But if you catch the end of Clay's long stretch at the Luxor this weekend, you will be reminded "The Diceman" is the creation of another person born Andrew Silverstein. He's the doting father of two sons -- he proves this by trotting them out and showing them to you -- who is said to be nothing like the character he inhabits onstage.

This is where it gets a bit confusing. Clay's current stage act blurs the two, and leaves the audience to sort it out.

Some routines only work in the Diceman guise. The original controversy surrounding Clay in the early '90s sort of divided on how you rolled with the concept of the Dice persona as a big goof. If you go with the notion that he's role-playing, the character is even funnier now, waving an unlit cigarette and throwing out his macho bull with hammy arms and receding hairline.

A long treatise on the joys of shoplifting is tailored to the character. He tells you the 7-Eleven wouldn't put the aspirin in such small bottles and charge $8.50 if you weren't supposed to pocket it. And that if you slip the shoe salesman a $20 when you send him back to check on a different size, he knows you won't be there with the first pair when he comes back.

Other routines would be funny to people who long ago decided they hate the Diceman for his foul attitude about women. If there were such a thing as a blindfolded comedy test, they would catch themselves laughing at bits that, in purist terms, are too smart for the original Dice to think about.

(Not that they will, with tickets at $86.05. You have to question the logic of filling half a theater with 500 or so fans at this price, when cheaper tickets might draw the curious to some of those empty seats. But that's his business.)

He cites impressionist Danny Gans as an example of "what Vegas can do." Before you come to town, he explains, you've never heard of Gans and never wanted to. Then you see the big video screen at the airport. Then you see the billboards outside the airport. Then you see the big sign in front of The Mirage. "By the time you get to your room, you're in a panic to see Danny Gans."

Granted, these moments are few and fall between the more purely Diceman moments. But there are enough of them that, by the end, the charitable will find the anti-female venom defanged by the silliness of him doing a Jerry Lewis imitation in front of his 11-year-old son Dillan.

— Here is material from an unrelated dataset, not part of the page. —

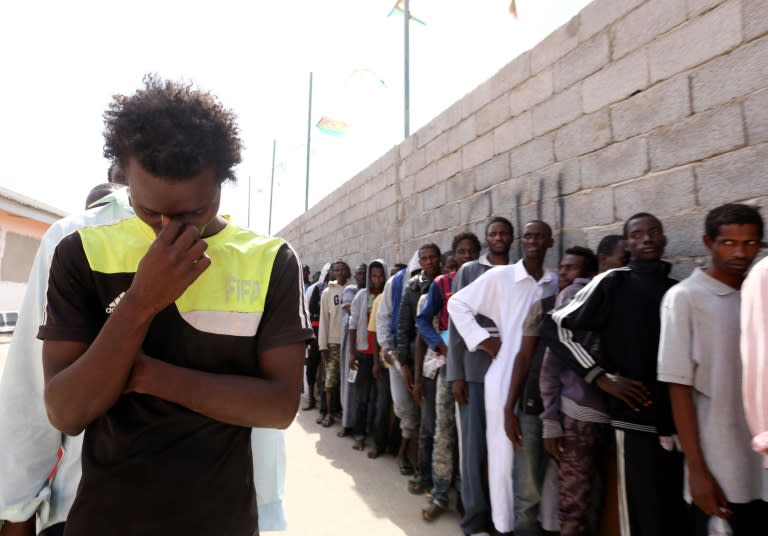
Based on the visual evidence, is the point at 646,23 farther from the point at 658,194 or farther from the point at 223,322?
the point at 223,322

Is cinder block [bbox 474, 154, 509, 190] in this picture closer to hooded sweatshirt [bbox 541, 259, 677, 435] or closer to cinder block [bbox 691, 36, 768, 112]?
cinder block [bbox 691, 36, 768, 112]

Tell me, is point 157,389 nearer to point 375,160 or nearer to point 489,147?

And for those gents who come because they don't see the joke and actually believe what Dice has to tell them? Even they might see the absurdity of it by the time Clay does his version of the Las Vegas impressionist thing. "See, when I turn around, I'm gonna be Stallone. Not yet, I'm still me... Still me ... Still me.. but when I turn around ...."

Or the bit about masturbation that will forever spoil your ability to watch a Senor Wences-style hand puppet.

On the whole, the Luxor stint is more upbeat than the dreary, vaguely depressing 2002 show I caught at the Stardust. Mostly, Dice could stand a little self-editing, and not just on the hard-core raunch talk that sometimes loses the focus between funny and just plain gross.

He could lose the weird showcase of his two musician sons that leaves the audience unsure of how to react. He could have the lads provide the musical finale, instead of bringing on a separate grown-up band just to play two songs.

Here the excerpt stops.